**** EXCERPTED TEXT ****
The first hearing is called the ‘case management hearing’. The court will set dates for each stage of the proceedings at this hearing.

The case management hearing should take place between 12 and 18 days after your local council makes the application.

You'll usually get the following documents at least 7 days before the case management hearing. :

  • a ‘notice of the proceedings’ form, which tells you the date of the hearing and the address of the court

  • a copy of your local council’s application for the supervision order

If the court makes a supervision order

A social worker will spend time with your child, giving them any help and support they need.

The order might include other rules about what can and can't happen. These are called 'directions'. For example, there might be directions saying:

  • you must live where the social worker says, which might be different to where you usually live

  • you must allow the social worker to visit your child

  • you must make sure your child goes to school

  • your child must see a doctor or go for other medical treatment

Applying to end a supervision order

You might be able to apply to end the order. You’ll have to show that things have improved for your child since the supervision order was made. You’ll also have to explain why it’s not needed any more.

You should speak to your solicitor if you want to apply to end the supervision order.
****
▶ [REQUIRED ACTION A]: List every example direction that the supervision order text says a supervision order might include.
▶ [REQUIRED ACTION B]: Duplicate the stretch of the supervision order text from "Applying to end" through "the supervision order.".
▶ [REQUIRED ACTION C]: Pick up the supervision order text after its final sentence and continue it.
**** MATERIAL SHOWN ****
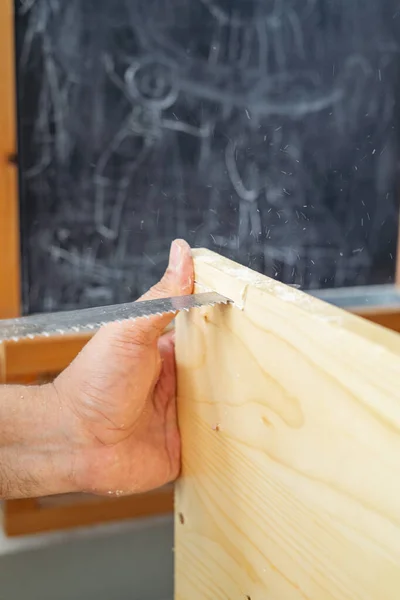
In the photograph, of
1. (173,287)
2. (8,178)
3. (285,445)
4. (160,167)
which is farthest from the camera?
(160,167)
****
▶ [OUTPUT A]:
- you must live where the social worker says, which might be different to where you usually live
- you must allow the social worker to visit your child
- you must make sure your child goes to school
- your child must see a doctor or go for other medical treatment

▶ [OUTPUT B]:
Applying to end a supervision order

You might be able to apply to end the order. You’ll have to show that things have improved for your child since the supervision order was made. You’ll also have to explain why it’s not needed any more.

You should speak to your solicitor if you want to apply to end the supervision order.

▶ [OUTPUT C]:
Care orders

Your local council can apply for a care order if they think your child is suffering significant harm because you and your child’s other parent either:

  • aren’t giving your child the right amount or kind of care

  • can’t control your child’s behaviour  

If your local council gets a care order they can take your child into care. This means they become responsible for looking after your child and they decide where they live, which is usually away from home.

A care order can last until your child is 18.

If your local council applies for a care order

You’ll get a letter telling you your local council is applying for a care order.

The Family Court will have hearings to decide if a care order is needed. You and your solicitor can go to the hearings - you’ll be able to give your views to the court and say what you think should happen next.

The first hearing is called the ‘case management hearing’. The court will set dates for each stage of the proceedings at this hearing.

The case management hearing should take place between 12 and 18 days after your local council makes the application.

You’ll usually get these documents at least 7 days before the case management hearing:

  • a ‘notice of the proceedings’ form, which tells you the date of the hearing and the address of the court

  • a copy of your local council’s application for the care order 

The court will arrange for someone to look after your child's interests - they're called a 'children's guardian'. You can find out what the children’s guardian does on GOV.UK.

If the court makes a care order

Your child will be taken into care - you can find out what happens if your child is taken into care because of a care order.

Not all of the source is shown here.